On a recent afternoon, Mei led the way through the classrooms full of bones and skulls, past photographs of more than 5000 former prisoners, who would end up being executed, usually at "killing fields" on the city's outskirts at an orchard called Choeung Ek.

The 78-year-old, once a car mechanic, stopped next to a photograph of half-a-dozen emaciated men standing at the gate of the jail and pointed to the pencil-thin figure in baggy-fitting fatigues. That was him. The shot was taken 30 years ago when the jail was emptied in the face of an invasion by Vietnamese forces that ousted the Khmer Rouge from power.

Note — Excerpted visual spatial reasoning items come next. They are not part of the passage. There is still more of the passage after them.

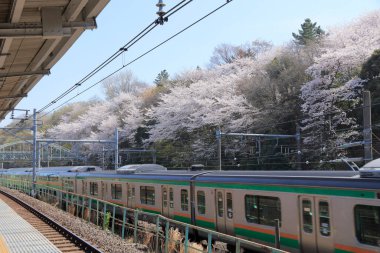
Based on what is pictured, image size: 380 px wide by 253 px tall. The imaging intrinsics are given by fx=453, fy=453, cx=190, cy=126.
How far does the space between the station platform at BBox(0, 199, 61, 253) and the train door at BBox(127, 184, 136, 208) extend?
410 cm

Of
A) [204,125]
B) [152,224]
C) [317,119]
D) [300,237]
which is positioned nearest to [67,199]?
[152,224]

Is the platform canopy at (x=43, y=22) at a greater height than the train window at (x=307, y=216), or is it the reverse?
the platform canopy at (x=43, y=22)

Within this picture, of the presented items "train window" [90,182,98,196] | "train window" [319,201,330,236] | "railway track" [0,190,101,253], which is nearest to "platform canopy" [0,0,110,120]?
"railway track" [0,190,101,253]

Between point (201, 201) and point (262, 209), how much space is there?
127 inches

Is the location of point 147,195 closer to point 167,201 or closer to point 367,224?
point 167,201

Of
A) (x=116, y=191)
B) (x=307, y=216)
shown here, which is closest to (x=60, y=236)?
(x=116, y=191)

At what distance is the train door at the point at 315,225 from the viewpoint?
27.9 feet

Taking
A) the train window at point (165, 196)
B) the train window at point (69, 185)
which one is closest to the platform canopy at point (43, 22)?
the train window at point (165, 196)

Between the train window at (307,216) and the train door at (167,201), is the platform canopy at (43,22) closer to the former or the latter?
the train window at (307,216)

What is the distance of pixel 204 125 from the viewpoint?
43.5m

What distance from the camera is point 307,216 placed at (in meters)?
9.11

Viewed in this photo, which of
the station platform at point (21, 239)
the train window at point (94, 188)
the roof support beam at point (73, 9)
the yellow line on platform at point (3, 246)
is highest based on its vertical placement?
the roof support beam at point (73, 9)

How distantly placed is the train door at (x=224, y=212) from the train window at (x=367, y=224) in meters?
4.40

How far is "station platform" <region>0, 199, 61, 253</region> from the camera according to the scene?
448 inches
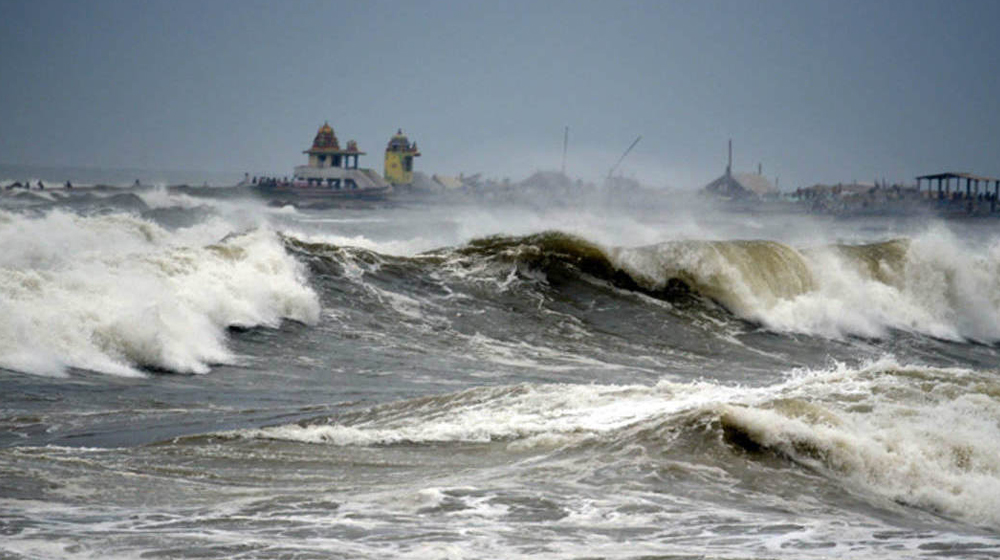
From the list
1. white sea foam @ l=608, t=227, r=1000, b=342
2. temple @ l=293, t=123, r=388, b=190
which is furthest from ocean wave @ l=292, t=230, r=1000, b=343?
temple @ l=293, t=123, r=388, b=190

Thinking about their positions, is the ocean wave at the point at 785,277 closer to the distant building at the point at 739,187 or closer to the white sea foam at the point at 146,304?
the white sea foam at the point at 146,304

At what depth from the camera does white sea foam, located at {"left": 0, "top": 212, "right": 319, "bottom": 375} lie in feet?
53.8

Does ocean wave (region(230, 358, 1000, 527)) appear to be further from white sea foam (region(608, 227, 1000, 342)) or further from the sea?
white sea foam (region(608, 227, 1000, 342))

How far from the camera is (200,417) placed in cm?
1309

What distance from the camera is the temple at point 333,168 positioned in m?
136

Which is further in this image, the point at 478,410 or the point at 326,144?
the point at 326,144

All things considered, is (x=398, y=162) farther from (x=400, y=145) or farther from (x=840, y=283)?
(x=840, y=283)

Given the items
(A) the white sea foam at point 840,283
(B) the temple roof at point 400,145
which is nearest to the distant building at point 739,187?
(B) the temple roof at point 400,145

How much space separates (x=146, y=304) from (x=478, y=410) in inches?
276

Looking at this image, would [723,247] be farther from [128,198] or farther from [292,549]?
[128,198]

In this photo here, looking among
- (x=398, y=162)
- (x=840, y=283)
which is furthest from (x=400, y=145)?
(x=840, y=283)

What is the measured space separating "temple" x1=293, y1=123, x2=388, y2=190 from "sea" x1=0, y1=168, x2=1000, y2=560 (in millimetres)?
107846

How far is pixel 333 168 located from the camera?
5428 inches

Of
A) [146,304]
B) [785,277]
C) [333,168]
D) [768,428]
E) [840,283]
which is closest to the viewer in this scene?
[768,428]
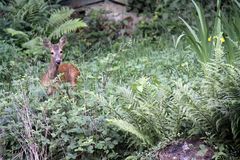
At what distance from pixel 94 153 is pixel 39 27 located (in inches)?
236

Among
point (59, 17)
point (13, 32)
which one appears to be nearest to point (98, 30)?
point (59, 17)

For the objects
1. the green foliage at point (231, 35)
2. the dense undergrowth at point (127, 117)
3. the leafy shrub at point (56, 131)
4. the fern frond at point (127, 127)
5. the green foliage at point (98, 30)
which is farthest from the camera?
the green foliage at point (98, 30)

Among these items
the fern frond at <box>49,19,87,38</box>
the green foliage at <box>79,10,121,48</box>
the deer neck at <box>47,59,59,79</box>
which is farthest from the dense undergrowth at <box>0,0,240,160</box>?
the green foliage at <box>79,10,121,48</box>

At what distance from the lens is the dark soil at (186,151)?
368 centimetres

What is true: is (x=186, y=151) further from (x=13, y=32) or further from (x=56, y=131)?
(x=13, y=32)

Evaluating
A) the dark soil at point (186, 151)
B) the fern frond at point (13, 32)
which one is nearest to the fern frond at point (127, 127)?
the dark soil at point (186, 151)

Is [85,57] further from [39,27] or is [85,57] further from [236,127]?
[236,127]

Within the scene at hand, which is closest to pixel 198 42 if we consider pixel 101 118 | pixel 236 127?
pixel 101 118

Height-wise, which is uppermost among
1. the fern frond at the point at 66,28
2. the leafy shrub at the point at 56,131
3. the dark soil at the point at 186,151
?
the dark soil at the point at 186,151

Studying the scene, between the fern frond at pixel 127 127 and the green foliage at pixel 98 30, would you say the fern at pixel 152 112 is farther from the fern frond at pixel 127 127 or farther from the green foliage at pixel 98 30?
the green foliage at pixel 98 30

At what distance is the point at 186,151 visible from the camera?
3.74 m

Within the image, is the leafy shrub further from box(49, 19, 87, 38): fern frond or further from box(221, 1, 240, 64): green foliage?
box(49, 19, 87, 38): fern frond

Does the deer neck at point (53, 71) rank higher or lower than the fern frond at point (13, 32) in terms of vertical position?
higher

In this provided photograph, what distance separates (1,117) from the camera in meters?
4.55
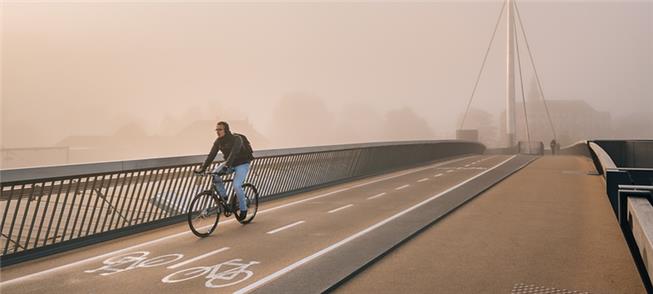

We move on to the tiny brick cell where he was shackled. "For me, the trial is very important," he says. "I need justice for Cambodia. I want the international community to find justice for Cambodia."

Bou Meng is also a survivor. He, like many other ordinary citizens, joined the Khmer Rouge revolution after a coup that ousted Cambodia's Prime Minister, Prince Norodom Sihanouk. But he ended up in Tuol Sleng after being denounced by a colleague as a traitor. To this day, the 68-year-old has no idea who denounced him or why.

"They beat me with all sorts of instruments, sticks and electric shocks," he says. "I still have the scars across my back." Sitting next to him in the restaurant garden as he talks is his second wife; his first was killed after she was sent to Tuol Sleng with him.

Meng survived the prison because, six months after he was taken there, Duch learnt that he was a painter. Handed paper and pencil, he was ordered to sketch. He was then handed a photograph of the Khmer Rouge leader Pol Pot and told to make a copy. Meng did so, wisely deciding to ignore an unsightly mark on the regime leader's throat.

Duch told him they wanted him to paint four large pictures. He said each painting would take three months. "That is the only reason I am still alive," he said. "They left me alone to do the job. It was one year, and then the Vietnamese invaded and it was that which saved my life."

Meng will also give evidence against Duch. "The most important thing about the trial is finding justice for the prisoners," he added. "More than 14,000 prisoners were killed, including my wife. I will feel relieved if Duch is convicted. The soul of my wife will be peaceful."